W Nowym Sączu przy ulicy gen. Długoszewskiego znajduje się Sądecki Park Etnograficzny zwany także sądeckim skansenem :) Na terenie parku znajduje się zbiór architektury drewnianej z całego regionu Sądecczyzny. Zobaczyć tam można tradycyjną, dawną kulturę Łemków, Górali Sądeckich, Pogórzan i Lachów Sądeckich. Ten skansen jest naszym ulubionym i odwiedzamy go każdego roku o różnych porach. Jest świetnym miejscem do spędzenia popołudnia, szczególnie w maju kiedy kwitną kwiaty i ptaki śpiewają w koronach jeszcze nie w pełni rozwiniętych drzew. Zapach impregnowanego, starego drewna miesza się z zapachem świeżo skoszonej trawy i nagrzanych słońcem kwiatów. W przydomowych ogródkach słychać roje pszczół i os latających od kwiatu do kwiatu zbierając nektar. W oddali słychać dzięcioły a czasami odezwie się kukułka.

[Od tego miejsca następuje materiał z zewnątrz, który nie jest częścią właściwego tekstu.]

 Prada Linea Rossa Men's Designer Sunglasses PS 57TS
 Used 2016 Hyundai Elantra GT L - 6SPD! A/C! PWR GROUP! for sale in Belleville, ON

Sądecki Park Etnograficzny – regionalny czasopowracacz
Skansen oddalony jest od miasta i położony na niewielkim wzniesieniu. Nie słychać tu samochodów czy innych miejskich dźwięków. Mimo, że znamy ten skansen jak własne podwórko to można powiedzieć, że każda wizyta tam jest dla nas nowym doświadczeniem. Lubimy odkrywać te miejsca na nowo. Czasami coś się zmieni, każdego roku jest trochę inaczej.
Od czasu do czasu w skansenie organizowane są pikniki rodzinne i dni historyczne, podczas których można zobaczyć jak wyglądało dawniej życie ludzi na wsi. Organizowane są także warsztaty artystyczne, ceramiczne, plecenia koszyków, kulinarne i wiele innych. My także mieliśmy przyjemność organizować w skansenie plener fotograficzny jako finał naszych warsztatów fotograficznych dla dzieci.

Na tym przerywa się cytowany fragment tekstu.